***** Teks Pilihan *****

Terempas Operasi Sapu Jagat
Saat bekerja sebagai hakim di Pengadilan Negeri Sumatera Barat pada 1970-an, hakim Palto Alboin Sianipar selalu berbekal senjata. Ini bukan untuk gagah-gagahan atau unjuk diri. Agar lebih percaya diri saja saat bertugas, katanya. Dengan senjata di tangan, orang yang tak puas dengan keputusan hakim mesti berpikir sekian kali untuk berbuat macam-macam. Berbekal rasa aman inilah Palto bisa menjalankan tugasnya dengan tenang.
Pada 1970-an itu, pemerintah memutuskan membekali hakim dengan senjata. Setiap pengadilan negeri mendapat jatah lima pucuk pistol. Pistol inilah yang digunakan para hakim untuk berjaga-jaga. Namun, penggunaan pistol itu tak berlangsung lama. Dalam Operasi Sapu Jagat pada 1978, pemerintah menarik semua pistol dari semua pengadilan negeri. Sejak itu, praktis semua hakim tak diizinkan menggenggam senjata.
Keputusan itu dirasa berat oleh para hakim. Mereka khawatir keamanan diri dan keluarganya tak lagi terjamin. Penarikan pistol itu sebenarnya muncul karena banyak faktor. Salah satunya, terdakwa dan kuasa hukum merasa kurang nyaman bersidang dengan hakim bersenjata pistol. Tapi keputusan penarikan itu sudah bulat. Padahal risiko seorang hakim besar sekali, kata Palto Alboin Sianipar.

***** Entri Data *****

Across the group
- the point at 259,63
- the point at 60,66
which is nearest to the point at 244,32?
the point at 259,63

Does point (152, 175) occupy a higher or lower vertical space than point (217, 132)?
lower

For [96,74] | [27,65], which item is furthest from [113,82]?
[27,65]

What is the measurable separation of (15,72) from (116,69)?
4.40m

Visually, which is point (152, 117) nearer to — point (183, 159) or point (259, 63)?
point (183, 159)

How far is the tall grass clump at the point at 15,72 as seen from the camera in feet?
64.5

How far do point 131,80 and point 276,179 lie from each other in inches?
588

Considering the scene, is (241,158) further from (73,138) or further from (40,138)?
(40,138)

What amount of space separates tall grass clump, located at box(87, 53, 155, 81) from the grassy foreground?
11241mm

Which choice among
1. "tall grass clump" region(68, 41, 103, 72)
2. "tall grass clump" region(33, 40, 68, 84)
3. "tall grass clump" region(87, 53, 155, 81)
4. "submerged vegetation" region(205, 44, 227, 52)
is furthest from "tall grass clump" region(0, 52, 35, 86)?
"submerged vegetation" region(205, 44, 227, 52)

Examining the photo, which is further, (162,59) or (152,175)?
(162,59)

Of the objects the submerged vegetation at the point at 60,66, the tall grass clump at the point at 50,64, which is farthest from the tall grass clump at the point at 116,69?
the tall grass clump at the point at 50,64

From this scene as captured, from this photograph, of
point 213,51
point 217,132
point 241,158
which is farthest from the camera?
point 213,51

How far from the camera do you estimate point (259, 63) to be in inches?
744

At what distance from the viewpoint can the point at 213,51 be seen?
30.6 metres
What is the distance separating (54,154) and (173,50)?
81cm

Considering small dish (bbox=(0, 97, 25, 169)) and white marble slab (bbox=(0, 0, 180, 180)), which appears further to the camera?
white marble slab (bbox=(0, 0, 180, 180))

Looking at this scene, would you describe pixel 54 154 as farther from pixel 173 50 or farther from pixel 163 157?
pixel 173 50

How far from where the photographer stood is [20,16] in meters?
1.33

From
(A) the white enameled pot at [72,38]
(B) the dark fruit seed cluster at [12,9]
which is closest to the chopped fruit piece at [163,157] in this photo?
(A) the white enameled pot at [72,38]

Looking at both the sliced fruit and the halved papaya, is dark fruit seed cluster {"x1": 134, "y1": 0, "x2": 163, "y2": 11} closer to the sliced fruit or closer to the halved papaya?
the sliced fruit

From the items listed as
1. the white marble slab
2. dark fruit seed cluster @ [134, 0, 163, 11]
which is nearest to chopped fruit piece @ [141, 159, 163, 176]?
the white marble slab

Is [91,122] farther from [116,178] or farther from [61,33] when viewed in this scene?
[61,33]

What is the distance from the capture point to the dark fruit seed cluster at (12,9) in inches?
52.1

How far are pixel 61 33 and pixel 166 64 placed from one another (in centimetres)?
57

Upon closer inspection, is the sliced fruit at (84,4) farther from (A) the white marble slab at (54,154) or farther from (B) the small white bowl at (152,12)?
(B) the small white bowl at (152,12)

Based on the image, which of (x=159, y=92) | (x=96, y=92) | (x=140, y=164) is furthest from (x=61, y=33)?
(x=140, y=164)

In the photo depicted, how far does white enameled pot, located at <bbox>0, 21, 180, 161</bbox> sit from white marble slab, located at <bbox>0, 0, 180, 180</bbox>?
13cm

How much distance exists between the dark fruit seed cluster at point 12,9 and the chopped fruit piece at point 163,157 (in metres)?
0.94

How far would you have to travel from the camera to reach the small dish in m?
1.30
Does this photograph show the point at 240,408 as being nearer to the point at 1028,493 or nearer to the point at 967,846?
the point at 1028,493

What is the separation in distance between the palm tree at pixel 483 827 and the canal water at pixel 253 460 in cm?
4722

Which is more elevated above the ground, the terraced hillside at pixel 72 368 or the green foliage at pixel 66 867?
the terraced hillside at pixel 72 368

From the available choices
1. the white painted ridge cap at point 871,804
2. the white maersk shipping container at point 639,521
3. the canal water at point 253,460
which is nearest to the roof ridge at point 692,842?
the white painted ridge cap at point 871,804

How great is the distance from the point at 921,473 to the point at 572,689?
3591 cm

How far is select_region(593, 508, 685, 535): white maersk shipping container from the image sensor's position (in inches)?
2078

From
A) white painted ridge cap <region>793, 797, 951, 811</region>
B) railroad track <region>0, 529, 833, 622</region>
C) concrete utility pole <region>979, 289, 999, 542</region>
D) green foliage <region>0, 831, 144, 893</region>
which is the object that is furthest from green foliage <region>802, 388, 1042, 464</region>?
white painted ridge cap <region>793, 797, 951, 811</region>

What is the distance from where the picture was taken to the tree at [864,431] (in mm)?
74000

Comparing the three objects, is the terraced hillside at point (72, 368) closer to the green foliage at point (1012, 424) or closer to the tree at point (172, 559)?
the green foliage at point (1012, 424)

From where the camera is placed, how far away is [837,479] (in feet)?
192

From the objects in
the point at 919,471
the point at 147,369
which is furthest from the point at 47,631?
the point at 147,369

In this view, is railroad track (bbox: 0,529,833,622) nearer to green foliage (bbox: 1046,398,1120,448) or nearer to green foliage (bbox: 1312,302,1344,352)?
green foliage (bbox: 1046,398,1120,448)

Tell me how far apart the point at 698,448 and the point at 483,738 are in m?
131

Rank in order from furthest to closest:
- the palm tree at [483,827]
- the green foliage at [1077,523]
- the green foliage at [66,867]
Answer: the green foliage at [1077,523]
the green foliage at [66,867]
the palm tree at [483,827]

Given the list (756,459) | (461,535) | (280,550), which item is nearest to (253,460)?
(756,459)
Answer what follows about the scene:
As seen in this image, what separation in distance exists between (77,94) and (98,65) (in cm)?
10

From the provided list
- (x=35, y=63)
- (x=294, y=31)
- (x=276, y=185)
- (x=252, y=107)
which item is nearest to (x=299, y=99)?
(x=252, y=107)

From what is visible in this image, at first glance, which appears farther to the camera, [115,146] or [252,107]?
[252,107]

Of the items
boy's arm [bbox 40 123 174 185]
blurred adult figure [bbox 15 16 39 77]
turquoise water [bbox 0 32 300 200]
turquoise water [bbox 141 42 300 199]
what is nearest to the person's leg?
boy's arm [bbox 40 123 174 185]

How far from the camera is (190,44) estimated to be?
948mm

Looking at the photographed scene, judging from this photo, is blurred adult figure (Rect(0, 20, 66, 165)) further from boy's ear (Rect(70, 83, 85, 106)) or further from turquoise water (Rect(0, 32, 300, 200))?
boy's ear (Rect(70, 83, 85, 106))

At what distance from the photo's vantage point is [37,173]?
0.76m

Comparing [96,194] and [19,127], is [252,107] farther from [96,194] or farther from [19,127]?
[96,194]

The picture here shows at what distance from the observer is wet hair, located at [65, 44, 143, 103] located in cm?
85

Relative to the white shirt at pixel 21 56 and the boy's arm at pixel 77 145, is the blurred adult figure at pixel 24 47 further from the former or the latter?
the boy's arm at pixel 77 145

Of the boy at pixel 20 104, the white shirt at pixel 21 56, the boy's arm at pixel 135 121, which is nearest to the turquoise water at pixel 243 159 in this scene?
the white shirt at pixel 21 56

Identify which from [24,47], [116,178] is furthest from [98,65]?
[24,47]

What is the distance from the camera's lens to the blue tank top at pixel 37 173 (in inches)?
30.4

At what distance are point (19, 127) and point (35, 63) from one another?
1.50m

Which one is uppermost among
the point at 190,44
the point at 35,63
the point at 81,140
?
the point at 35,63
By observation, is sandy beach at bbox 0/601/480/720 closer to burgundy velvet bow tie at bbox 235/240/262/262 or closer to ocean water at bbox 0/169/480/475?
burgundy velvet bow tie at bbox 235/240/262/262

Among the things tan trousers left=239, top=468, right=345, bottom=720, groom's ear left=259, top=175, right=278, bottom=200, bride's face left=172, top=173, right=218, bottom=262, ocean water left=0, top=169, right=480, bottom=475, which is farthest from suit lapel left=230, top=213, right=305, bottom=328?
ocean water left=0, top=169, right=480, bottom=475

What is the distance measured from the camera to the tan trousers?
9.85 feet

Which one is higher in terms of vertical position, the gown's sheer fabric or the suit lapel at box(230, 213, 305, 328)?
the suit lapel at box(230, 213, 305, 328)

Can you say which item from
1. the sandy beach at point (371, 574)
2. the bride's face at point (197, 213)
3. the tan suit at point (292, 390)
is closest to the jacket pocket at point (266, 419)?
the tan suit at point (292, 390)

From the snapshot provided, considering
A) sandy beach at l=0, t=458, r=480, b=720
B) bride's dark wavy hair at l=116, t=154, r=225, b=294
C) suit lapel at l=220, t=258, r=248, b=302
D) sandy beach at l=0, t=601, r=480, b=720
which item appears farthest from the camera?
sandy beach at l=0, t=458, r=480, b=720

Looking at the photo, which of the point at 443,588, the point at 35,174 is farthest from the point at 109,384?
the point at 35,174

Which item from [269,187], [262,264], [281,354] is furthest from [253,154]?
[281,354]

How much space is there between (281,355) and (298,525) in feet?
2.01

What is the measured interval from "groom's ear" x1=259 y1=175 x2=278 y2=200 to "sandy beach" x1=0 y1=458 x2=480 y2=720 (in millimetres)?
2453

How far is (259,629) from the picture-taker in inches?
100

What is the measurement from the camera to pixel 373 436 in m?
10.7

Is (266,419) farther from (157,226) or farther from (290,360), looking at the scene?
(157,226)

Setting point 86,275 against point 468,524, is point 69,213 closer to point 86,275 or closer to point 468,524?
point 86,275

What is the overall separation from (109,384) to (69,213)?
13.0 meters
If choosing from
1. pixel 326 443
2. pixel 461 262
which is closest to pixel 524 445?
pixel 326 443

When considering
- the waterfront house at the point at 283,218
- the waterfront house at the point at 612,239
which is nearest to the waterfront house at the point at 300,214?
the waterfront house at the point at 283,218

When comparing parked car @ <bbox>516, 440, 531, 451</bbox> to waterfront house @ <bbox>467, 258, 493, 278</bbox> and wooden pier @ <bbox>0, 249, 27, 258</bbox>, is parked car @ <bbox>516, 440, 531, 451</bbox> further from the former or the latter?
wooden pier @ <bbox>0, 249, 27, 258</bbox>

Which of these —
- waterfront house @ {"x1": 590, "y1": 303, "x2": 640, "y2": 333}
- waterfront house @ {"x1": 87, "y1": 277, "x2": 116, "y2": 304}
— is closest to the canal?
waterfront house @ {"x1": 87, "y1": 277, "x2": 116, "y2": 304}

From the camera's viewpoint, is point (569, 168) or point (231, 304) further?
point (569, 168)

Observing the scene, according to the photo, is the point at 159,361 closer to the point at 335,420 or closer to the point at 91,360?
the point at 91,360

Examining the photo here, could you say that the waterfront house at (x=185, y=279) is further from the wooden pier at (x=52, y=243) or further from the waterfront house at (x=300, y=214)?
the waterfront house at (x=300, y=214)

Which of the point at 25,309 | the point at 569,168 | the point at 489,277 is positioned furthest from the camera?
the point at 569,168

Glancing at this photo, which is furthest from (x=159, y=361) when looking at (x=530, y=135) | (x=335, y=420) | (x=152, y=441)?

*****

Sunting bagian teks pilihan yang dimulai pada kata-kata "Pada 1970-an itu, pemerintah" dan berakhir setelah "Palto Alboin Sianipar.", dengan mengganti "Operasi Sapu Jagat" menjadi "Operasi Tertib". Butir-butir itu tidak ada hubungannya dengan teks pilihan.

-- Jawaban Benar --
Pada 1970-an itu, pemerintah memutuskan membekali hakim dengan senjata. Setiap pengadilan negeri mendapat jatah lima pucuk pistol. Pistol inilah yang digunakan para hakim untuk berjaga-jaga. Namun, penggunaan pistol itu tak berlangsung lama. Dalam Operasi Tertib pada 1978, pemerintah menarik semua pistol dari semua pengadilan negeri. Sejak itu, praktis semua hakim tak diizinkan menggenggam senjata.
Keputusan itu dirasa berat oleh para hakim. Mereka khawatir keamanan diri dan keluarganya tak lagi terjamin. Penarikan pistol itu sebenarnya muncul karena banyak faktor. Salah satunya, terdakwa dan kuasa hukum merasa kurang nyaman bersidang dengan hakim bersenjata pistol. Tapi keputusan penarikan itu sudah bulat. Padahal risiko seorang hakim besar sekali, kata Palto Alboin Sianipar.